» DATASET RECORDS
__________________________________________________
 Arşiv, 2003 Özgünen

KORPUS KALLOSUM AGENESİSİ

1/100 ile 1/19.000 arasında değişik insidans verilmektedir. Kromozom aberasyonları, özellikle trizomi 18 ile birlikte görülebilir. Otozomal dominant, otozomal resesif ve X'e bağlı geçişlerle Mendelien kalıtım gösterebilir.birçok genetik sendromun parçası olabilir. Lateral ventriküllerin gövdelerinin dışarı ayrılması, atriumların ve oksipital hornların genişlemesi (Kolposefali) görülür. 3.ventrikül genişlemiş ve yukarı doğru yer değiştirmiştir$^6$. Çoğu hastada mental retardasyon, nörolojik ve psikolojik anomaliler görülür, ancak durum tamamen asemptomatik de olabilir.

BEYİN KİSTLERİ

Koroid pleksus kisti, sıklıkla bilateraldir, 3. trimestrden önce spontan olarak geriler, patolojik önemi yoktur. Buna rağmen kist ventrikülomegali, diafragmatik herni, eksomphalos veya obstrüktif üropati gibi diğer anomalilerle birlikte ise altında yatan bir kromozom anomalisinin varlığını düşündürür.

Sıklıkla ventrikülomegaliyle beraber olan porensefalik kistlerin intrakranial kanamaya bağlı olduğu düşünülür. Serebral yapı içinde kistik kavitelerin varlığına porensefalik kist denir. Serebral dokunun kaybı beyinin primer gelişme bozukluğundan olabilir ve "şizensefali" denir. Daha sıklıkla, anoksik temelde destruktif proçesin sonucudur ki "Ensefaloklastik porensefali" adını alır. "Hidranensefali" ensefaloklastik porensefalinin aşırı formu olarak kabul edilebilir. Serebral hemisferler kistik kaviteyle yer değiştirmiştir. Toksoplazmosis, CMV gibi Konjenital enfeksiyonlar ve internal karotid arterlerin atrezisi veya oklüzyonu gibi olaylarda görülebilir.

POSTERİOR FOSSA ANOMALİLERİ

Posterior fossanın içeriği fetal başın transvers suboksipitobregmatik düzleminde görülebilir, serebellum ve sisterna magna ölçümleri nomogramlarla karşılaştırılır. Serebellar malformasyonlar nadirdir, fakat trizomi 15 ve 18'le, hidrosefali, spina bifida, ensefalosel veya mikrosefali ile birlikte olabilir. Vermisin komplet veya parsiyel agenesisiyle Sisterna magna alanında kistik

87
__________________________________________________
» TASK DIRECTIONS
Transcribe the full set of records without altering a single character.

» TASK SOLUTION
 Arşiv, 2003 Özgünen

KORPUS KALLOSUM AGENESİSİ

1/100 ile 1/19.000 arasında değişik insidans verilmektedir. Kromozom aberasyonları, özellikle trizomi 18 ile birlikte görülebilir. Otozomal dominant, otozomal resesif ve X'e bağlı geçişlerle Mendelien kalıtım gösterebilir.birçok genetik sendromun parçası olabilir. Lateral ventriküllerin gövdelerinin dışarı ayrılması, atriumların ve oksipital hornların genişlemesi (Kolposefali) görülür. 3.ventrikül genişlemiş ve yukarı doğru yer değiştirmiştir$^6$. Çoğu hastada mental retardasyon, nörolojik ve psikolojik anomaliler görülür, ancak durum tamamen asemptomatik de olabilir.

BEYİN KİSTLERİ

Koroid pleksus kisti, sıklıkla bilateraldir, 3. trimestrden önce spontan olarak geriler, patolojik önemi yoktur. Buna rağmen kist ventrikülomegali, diafragmatik herni, eksomphalos veya obstrüktif üropati gibi diğer anomalilerle birlikte ise altında yatan bir kromozom anomalisinin varlığını düşündürür.

Sıklıkla ventrikülomegaliyle beraber olan porensefalik kistlerin intrakranial kanamaya bağlı olduğu düşünülür. Serebral yapı içinde kistik kavitelerin varlığına porensefalik kist denir. Serebral dokunun kaybı beyinin primer gelişme bozukluğundan olabilir ve "şizensefali" denir. Daha sıklıkla, anoksik temelde destruktif proçesin sonucudur ki "Ensefaloklastik porensefali" adını alır. "Hidranensefali" ensefaloklastik porensefalinin aşırı formu olarak kabul edilebilir. Serebral hemisferler kistik kaviteyle yer değiştirmiştir. Toksoplazmosis, CMV gibi Konjenital enfeksiyonlar ve internal karotid arterlerin atrezisi veya oklüzyonu gibi olaylarda görülebilir.

POSTERİOR FOSSA ANOMALİLERİ

Posterior fossanın içeriği fetal başın transvers suboksipitobregmatik düzleminde görülebilir, serebellum ve sisterna magna ölçümleri nomogramlarla karşılaştırılır. Serebellar malformasyonlar nadirdir, fakat trizomi 15 ve 18'le, hidrosefali, spina bifida, ensefalosel veya mikrosefali ile birlikte olabilir. Vermisin komplet veya parsiyel agenesisiyle Sisterna magna alanında kistik

87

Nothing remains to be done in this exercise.